### EXCERPT
------------

Fernando Corbató: A pioneer of time-sharing operating systems and the man who invented the world's first computer password.
Ed Fredkin: Richard Feynman, one of the finest physicists of his generation, himself had this to say about Fredkin: "If anyone is going to come up with a new and fruitful way of looking at physics, Fredkin will."9 Fredkin's primary contribution to the field of computing includes his work on fascinating models of computing such as reversible computing which if made possible and the operative word being ‘if’— would lead to computers with no energy costs!
Allen Newell, Herbert Simon, Clifford Shaw: These three men co- wrote the world's first artificial intelligence program called The Logic Theorist. The program would prove 38 of the first 52 theorems from Whitehead and Russell's Principia Mathematica, a seminal text written in defense of the idea of logic itself.
Douglas Engelbart: The man who gave us the mother of all tech demonstrations!

------------

### INFORMATION PROVIDED

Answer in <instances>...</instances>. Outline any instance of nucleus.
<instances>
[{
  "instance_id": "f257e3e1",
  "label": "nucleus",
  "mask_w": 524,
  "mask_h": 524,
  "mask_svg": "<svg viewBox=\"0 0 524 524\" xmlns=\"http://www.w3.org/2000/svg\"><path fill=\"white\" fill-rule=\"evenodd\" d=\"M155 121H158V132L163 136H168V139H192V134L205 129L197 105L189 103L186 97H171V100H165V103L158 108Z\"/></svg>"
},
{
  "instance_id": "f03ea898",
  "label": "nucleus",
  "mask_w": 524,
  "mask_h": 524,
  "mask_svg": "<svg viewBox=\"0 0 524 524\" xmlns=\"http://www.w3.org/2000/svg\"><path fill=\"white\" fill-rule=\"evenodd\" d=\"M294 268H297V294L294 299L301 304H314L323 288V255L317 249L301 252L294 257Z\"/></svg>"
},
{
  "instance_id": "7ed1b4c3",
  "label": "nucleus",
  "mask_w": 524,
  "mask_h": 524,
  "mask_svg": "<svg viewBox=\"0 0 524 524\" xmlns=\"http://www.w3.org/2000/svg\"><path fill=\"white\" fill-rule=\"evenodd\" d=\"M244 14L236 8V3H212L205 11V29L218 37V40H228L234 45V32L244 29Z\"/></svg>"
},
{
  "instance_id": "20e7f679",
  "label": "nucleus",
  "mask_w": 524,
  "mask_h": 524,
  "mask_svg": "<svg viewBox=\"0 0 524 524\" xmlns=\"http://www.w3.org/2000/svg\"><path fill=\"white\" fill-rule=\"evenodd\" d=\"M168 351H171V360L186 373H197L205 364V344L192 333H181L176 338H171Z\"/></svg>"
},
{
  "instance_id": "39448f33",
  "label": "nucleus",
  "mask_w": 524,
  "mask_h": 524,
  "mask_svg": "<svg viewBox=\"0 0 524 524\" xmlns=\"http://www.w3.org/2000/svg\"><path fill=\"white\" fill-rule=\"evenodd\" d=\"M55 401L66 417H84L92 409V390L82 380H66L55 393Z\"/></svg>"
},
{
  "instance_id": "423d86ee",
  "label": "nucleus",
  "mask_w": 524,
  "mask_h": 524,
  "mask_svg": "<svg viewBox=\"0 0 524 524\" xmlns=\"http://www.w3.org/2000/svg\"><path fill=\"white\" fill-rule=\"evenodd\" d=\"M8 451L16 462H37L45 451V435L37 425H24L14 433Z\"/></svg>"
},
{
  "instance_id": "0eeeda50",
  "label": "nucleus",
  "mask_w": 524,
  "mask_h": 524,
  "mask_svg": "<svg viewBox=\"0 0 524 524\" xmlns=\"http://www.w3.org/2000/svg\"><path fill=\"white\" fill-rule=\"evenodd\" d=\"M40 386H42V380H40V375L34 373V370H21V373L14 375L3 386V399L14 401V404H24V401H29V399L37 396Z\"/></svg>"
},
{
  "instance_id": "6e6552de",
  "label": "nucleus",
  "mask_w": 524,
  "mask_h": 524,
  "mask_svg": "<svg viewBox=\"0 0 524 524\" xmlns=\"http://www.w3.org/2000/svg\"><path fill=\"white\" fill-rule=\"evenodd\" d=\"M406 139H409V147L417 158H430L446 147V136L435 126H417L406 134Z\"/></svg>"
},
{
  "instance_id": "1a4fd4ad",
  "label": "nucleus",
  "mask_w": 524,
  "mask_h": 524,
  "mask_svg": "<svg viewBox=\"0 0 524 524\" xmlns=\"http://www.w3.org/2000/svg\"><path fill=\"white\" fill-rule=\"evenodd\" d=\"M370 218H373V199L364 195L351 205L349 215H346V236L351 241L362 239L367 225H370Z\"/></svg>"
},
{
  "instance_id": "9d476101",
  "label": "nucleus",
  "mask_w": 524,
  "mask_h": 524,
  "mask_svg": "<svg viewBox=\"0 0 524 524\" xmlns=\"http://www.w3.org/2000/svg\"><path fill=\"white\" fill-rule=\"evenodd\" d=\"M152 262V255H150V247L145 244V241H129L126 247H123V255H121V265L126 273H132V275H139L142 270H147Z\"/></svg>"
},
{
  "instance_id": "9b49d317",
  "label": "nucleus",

------------

### WHAT THIS EXERCISE ASKS
a - List every person named at the start of an entry in the excerpt on computing pioneers.
b - Select every line of the records that contains the string "instances", matching case exactly.

### WORKED ANSWERS
a -
Fernando Corbató
Ed Fredkin
Allen Newell
Herbert Simon
Clifford Shaw
Douglas Engelbart

b -
Answer in <instances>...</instances>. Outline any instance of nucleus.
<instances>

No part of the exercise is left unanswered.